__OBJECTIVE__. Can you retype only the lines from the one with "Comparing bird's red" through the final line of the material, exactly as given?

--- Start MATERIAL FOR THIS EXERCISE ---

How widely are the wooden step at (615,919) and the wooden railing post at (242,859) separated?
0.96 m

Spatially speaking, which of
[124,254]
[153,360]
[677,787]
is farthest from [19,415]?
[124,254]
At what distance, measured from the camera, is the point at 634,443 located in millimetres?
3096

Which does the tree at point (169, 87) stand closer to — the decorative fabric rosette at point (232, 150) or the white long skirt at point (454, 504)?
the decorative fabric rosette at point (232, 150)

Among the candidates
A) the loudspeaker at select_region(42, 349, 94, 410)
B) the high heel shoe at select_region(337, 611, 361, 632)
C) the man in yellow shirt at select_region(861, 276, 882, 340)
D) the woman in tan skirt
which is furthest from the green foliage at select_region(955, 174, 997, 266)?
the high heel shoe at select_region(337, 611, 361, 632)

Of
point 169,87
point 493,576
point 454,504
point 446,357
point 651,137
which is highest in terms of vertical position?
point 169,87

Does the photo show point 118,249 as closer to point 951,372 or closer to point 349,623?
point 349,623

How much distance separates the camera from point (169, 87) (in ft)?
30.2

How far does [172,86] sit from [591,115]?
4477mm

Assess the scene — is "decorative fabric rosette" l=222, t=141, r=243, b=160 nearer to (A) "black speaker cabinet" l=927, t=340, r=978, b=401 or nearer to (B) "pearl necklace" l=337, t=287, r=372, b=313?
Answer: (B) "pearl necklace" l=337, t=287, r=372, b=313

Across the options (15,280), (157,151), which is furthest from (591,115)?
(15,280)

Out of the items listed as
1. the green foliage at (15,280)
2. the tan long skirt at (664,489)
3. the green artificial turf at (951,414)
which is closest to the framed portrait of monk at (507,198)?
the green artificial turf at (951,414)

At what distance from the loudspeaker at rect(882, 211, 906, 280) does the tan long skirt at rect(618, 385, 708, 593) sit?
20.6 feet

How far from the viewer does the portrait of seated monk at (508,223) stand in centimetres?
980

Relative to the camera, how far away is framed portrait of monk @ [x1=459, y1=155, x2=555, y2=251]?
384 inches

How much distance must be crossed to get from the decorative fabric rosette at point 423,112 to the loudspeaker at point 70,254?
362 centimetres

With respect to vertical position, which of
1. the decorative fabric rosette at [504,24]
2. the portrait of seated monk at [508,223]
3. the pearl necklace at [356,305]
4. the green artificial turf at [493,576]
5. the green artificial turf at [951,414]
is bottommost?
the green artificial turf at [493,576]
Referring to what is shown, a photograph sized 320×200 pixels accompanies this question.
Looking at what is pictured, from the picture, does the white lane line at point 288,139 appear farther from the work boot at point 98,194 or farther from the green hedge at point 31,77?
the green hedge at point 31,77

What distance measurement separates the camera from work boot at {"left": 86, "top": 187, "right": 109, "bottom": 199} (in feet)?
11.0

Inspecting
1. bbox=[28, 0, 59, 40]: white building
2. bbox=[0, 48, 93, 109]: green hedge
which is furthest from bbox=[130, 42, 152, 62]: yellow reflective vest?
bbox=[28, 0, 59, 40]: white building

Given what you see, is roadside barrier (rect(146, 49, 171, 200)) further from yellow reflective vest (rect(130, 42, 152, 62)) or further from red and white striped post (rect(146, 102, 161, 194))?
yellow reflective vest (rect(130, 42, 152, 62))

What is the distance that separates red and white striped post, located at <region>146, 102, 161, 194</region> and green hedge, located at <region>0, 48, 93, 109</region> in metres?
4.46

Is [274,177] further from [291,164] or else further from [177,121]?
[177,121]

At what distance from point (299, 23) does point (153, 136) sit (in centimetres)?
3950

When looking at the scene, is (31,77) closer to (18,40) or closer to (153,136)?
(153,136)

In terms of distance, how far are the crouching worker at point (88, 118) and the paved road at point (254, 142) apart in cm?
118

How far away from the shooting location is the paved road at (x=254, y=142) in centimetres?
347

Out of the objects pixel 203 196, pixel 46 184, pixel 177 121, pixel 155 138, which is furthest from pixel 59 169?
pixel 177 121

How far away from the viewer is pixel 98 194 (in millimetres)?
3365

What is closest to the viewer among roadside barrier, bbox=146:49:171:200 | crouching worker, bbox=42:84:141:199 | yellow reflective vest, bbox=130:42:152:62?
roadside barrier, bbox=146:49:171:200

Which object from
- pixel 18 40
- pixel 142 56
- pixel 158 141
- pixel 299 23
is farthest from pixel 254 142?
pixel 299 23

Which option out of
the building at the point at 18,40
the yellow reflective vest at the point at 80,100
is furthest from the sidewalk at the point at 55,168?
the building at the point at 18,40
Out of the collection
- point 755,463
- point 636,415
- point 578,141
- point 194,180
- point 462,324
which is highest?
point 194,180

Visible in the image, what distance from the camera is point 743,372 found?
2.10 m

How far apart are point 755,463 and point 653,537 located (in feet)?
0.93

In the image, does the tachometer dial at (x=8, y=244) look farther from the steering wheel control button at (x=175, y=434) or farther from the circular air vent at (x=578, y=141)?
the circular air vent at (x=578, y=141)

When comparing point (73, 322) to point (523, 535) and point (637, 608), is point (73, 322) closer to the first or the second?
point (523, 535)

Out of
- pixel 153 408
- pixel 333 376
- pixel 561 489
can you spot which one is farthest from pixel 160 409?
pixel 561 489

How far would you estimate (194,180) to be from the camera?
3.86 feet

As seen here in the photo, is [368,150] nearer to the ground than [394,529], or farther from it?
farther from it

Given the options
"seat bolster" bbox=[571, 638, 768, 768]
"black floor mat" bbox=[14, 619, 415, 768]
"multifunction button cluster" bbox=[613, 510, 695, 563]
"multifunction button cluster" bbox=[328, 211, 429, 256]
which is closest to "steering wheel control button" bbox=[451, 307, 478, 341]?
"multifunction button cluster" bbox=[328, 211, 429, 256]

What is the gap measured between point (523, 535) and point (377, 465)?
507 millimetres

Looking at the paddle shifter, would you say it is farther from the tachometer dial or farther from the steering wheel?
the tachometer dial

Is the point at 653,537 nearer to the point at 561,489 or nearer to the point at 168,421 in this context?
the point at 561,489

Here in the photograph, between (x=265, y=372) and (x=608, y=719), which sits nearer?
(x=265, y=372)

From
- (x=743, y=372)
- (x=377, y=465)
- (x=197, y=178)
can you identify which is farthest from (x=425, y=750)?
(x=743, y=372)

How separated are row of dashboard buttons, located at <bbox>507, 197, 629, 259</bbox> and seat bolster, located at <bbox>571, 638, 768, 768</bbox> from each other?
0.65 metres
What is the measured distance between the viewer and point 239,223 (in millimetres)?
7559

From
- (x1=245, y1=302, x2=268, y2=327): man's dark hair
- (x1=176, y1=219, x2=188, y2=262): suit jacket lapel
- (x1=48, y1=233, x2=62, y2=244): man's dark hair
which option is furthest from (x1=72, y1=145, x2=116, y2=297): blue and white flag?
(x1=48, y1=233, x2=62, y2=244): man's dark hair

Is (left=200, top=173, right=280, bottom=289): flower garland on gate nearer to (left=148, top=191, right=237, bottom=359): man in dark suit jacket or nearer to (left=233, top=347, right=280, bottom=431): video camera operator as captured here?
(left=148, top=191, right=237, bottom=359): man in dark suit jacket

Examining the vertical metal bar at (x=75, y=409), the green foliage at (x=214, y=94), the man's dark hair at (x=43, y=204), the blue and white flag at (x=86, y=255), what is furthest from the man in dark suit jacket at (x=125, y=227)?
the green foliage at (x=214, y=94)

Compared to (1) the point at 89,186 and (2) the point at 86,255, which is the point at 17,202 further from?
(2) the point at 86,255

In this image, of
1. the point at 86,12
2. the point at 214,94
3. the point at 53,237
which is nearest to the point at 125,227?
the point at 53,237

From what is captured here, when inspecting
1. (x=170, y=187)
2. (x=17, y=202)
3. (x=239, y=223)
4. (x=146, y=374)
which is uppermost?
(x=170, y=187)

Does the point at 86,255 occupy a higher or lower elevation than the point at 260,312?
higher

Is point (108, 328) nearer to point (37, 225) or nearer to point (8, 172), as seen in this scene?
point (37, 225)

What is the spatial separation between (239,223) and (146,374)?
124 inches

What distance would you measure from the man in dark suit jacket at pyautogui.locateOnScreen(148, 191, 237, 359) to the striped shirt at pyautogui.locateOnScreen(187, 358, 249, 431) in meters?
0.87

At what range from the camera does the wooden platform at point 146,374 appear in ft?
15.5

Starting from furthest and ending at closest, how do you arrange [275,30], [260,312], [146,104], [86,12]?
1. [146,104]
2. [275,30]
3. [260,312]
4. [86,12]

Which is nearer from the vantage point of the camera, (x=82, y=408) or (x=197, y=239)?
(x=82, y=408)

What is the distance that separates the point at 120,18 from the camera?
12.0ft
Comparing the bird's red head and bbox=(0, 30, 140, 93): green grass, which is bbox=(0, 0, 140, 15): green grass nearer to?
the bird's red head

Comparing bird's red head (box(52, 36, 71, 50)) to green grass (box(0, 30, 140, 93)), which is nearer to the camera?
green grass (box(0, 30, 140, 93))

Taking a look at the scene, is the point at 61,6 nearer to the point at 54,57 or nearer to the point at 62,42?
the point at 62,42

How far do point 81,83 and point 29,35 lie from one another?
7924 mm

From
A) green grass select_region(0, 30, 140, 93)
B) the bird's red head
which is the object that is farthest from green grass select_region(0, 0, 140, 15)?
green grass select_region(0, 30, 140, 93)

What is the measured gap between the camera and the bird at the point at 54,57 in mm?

--- End MATERIAL FOR THIS EXERCISE ---

__EXERCISE RESPONSE__.
Comparing bird's red head (box(52, 36, 71, 50)) to green grass (box(0, 30, 140, 93)), which is nearer to the camera?
green grass (box(0, 30, 140, 93))

Taking a look at the scene, is the point at 61,6 nearer to the point at 54,57 or nearer to the point at 62,42?
the point at 62,42

How far do point 81,83 and point 29,35 lie from one another?
7924 mm

From
A) green grass select_region(0, 30, 140, 93)
B) the bird's red head
which is the object that is farthest from green grass select_region(0, 0, 140, 15)?
green grass select_region(0, 30, 140, 93)

What is the measured gap between the camera and the bird at the point at 54,57 in mm?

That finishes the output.